+++ TEXTE FOURNI

Isabelle Happart pratique l’autoportrait comme une ascèse, une expérience
intérieure dont la rigueur et une absence absolue de complaisance envers soi
autorise la répétition.
Scruter son visage dans le miroir. Chercher à rendre, par la pointe-sèche, la
pénétration de l’âme par le regard. L’extrême concentration qu’exige un tel acte
se traduit, dans l’image, par une « charge » qui souvent exprime la solitude. Le
visage souvent se repose sur la main droite en un geste familier des rêveurs
habités par la mélancolie.
Les portraits de ses amis participent d’une même exigence de vérité. Isabelle
Happart, en chacun d’eux, met à nu le visage intérieur du modèle, en dévoile les
mouvements secrets, en bouleverse les traits, les éclairants de l’intérieur. Une
impression d’étrangeté familière émane de ces portraits.
Les bois gravés d’espaces intérieurs constituent un autre versant, plus serein,
silencieux, de l’univers d’Isabelle Happart. Ils déploient les lieux d’une
attente secrète où apparaissent furtivement les figures d’un théâtre intime.

++++++
+++ DONNÉES FOURNIES

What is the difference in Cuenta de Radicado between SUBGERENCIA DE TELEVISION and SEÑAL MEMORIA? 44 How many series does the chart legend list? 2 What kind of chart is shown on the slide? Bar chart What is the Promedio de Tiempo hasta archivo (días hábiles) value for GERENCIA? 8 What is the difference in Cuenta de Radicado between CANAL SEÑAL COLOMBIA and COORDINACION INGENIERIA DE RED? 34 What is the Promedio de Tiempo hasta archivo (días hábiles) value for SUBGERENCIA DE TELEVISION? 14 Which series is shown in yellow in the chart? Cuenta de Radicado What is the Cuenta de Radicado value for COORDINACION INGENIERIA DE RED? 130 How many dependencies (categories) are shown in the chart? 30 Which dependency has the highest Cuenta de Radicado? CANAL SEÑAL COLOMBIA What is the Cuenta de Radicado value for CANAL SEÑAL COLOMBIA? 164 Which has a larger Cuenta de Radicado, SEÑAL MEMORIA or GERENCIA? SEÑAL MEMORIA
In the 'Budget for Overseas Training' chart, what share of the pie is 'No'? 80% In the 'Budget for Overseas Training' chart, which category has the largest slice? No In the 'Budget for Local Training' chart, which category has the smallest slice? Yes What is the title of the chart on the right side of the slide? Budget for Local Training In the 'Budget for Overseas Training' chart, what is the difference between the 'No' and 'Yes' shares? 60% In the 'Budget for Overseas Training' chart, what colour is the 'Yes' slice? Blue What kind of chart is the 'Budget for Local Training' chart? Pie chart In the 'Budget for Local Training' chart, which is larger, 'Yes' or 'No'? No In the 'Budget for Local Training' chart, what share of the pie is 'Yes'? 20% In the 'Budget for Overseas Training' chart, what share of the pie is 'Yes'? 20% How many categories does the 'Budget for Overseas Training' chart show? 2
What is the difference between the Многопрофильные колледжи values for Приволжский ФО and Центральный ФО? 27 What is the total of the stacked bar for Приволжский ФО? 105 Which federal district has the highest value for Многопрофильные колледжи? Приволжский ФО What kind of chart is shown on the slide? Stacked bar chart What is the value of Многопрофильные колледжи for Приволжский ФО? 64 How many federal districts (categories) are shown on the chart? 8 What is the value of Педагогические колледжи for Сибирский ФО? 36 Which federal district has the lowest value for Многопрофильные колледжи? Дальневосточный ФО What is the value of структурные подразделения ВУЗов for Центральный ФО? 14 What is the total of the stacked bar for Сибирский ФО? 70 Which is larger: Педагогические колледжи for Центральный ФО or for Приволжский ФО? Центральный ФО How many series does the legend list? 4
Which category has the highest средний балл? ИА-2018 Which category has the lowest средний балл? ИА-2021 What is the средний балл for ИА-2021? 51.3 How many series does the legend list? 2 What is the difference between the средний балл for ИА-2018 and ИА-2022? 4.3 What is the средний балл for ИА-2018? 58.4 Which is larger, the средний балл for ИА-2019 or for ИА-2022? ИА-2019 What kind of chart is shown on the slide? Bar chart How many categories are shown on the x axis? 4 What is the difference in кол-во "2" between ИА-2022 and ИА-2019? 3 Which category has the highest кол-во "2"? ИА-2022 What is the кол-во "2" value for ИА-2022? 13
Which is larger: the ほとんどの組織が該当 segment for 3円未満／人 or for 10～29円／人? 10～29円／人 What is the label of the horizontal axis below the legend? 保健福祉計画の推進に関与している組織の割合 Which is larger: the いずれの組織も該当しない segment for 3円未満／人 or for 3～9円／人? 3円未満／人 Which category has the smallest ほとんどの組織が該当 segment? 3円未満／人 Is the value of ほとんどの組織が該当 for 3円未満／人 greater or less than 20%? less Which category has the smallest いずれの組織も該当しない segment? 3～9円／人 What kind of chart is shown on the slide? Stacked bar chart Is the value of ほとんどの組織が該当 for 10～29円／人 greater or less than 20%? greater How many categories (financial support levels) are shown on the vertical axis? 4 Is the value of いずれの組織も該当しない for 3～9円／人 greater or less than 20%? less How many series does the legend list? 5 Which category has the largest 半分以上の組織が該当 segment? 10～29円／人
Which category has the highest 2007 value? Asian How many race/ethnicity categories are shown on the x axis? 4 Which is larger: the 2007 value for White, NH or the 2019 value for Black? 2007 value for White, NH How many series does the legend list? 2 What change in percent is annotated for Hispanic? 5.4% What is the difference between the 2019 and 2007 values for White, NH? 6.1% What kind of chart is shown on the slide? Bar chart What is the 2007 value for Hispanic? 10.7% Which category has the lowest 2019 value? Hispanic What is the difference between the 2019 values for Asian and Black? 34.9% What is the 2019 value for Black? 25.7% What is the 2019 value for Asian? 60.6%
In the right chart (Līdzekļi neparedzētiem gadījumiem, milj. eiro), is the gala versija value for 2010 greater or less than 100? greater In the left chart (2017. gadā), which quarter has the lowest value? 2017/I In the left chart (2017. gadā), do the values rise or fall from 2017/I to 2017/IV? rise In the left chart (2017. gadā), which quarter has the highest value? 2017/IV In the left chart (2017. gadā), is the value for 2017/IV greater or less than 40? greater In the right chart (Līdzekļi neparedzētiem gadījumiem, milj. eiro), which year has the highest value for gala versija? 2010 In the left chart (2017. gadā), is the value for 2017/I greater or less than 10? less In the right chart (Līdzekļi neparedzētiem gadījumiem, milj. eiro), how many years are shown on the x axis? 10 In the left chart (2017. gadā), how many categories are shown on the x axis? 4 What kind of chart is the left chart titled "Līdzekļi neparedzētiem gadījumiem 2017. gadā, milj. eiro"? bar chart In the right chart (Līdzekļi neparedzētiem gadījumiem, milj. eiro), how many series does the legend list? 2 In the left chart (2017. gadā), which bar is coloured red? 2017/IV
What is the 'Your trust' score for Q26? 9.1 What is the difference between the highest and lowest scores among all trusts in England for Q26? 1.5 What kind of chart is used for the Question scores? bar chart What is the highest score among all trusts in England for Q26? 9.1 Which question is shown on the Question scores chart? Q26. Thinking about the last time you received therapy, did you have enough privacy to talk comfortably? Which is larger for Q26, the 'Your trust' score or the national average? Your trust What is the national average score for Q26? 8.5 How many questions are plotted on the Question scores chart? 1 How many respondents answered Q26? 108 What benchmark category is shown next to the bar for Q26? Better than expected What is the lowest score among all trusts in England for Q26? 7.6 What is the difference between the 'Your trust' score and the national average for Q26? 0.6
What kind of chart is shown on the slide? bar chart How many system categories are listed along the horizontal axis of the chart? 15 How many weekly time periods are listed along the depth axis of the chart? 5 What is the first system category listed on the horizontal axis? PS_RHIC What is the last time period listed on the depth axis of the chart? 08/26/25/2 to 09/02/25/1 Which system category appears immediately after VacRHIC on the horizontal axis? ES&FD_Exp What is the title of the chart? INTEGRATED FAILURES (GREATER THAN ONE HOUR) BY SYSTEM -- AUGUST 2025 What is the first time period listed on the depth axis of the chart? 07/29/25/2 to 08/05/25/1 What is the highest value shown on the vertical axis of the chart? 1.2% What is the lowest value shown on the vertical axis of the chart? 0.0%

++++++

TRAVAIL DEMANDÉ:
A) Recopiez le passage du texte sur Isabelle Happart en partant des mots « Les bois gravés » et en vous arrêtant après « d’un théâtre intime. ».
B) Répondez aux questions suivantes d'après le texte sur Isabelle Happart :
(i) Par quel procédé cherche-t-elle à rendre la pénétration de l'âme par le regard ?
(ii) Sur quelle main le visage se repose-t-il souvent dans ses autoportraits ?
(iii) Quels adjectifs qualifient le versant de son univers que constituent les bois gravés d'espaces intérieurs ?
Ce matériel provient d'une source distincte du texte.

VOS RÉPONSES ÉCRITES:
A)
Les bois gravés d’espaces intérieurs constituent un autre versant, plus serein,
silencieux, de l’univers d’Isabelle Happart. Ils déploient les lieux d’une
attente secrète où apparaissent furtivement les figures d’un théâtre intime.

B)
(i) Par la pointe-sèche.
(ii) Sur la main droite.
(iii) Plus serein et silencieux.